Compito richiesto A >> Elenca tutti i nomi propri di luoghi, gruppi musicali o persone che compaiono nella recensione dell'album di debutto.
Compito richiesto B >>
Rispondi in breve alle domande sulla recensione dell'album di debutto, una risposta per riga.
(i) Da quale città provengono i Mental Season?
(ii) In quale "scaffale" viene riposta per comodità la loro musica?
(iii) Di che cosa si vanta la band nelle liner notes?

Album di debutto per i tedeschi di Augsburg
Mental Season, che ci propongono una interessante miscela sonora, per comodità riposta nello scaffale "
prog rock", ma che in realtà è più un rock atmosferico, a tratti lisergico, meno 'dispari' e più emozionale.
Condivido intanto con voi la tenerezza di una band al proprio debutto discografico, che nelle liner notes definisce se stessa 'prog rock', per l'appunto, e un paio di righe sotto si vanta di avere l'unico bassista al mondo che suona contemporaneamente anche le tastiere! Ehm, amici prog rock, avete mai sentito parlare di
Geddy Lee? Quello in più canta e vi stende pure il bucato, se ne ha voglia....

Voci estratte >>
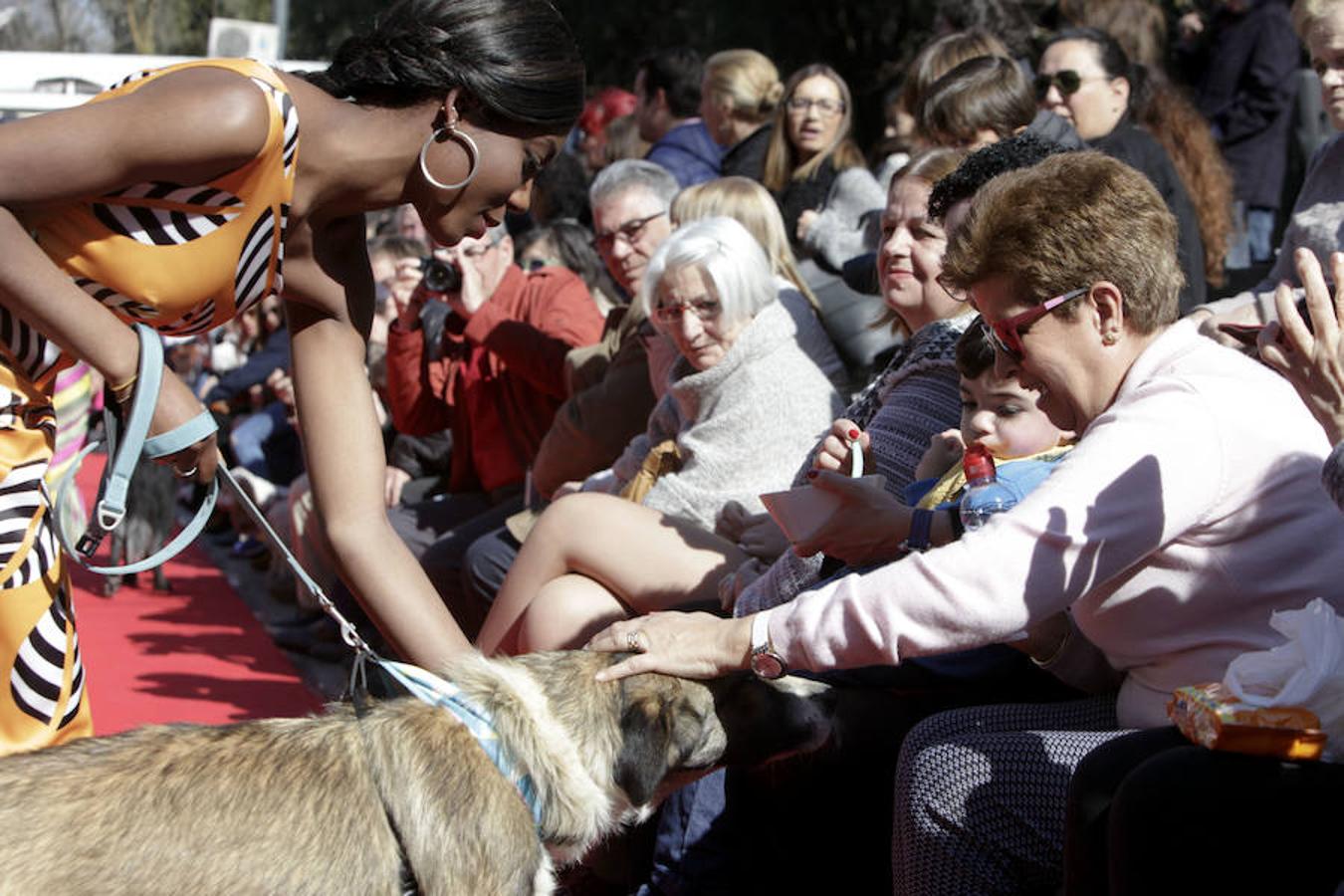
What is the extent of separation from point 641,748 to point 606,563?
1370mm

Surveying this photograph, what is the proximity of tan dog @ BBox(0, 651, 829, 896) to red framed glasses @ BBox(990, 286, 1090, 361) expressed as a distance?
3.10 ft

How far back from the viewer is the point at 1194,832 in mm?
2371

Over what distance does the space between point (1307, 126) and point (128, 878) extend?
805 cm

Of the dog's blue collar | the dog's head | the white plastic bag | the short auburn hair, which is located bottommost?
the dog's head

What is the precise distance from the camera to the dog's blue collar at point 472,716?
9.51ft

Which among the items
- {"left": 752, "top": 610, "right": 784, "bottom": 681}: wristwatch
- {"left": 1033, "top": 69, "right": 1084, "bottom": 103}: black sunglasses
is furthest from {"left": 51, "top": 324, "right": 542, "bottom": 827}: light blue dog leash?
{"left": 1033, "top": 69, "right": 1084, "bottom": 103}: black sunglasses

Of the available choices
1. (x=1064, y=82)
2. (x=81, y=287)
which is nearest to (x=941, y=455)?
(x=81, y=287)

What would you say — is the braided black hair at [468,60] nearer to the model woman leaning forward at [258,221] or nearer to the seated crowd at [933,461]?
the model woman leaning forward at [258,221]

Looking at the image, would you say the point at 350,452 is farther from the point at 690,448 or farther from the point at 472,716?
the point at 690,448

Risposta attesa A >> Augsburg, Mental Season, Geddy Lee

Risposta attesa B >>
(i) Da Augsburg.
(ii) Nello scaffale "prog rock".
(iii) Di avere l'unico bassista al mondo che suona contemporaneamente anche le tastiere.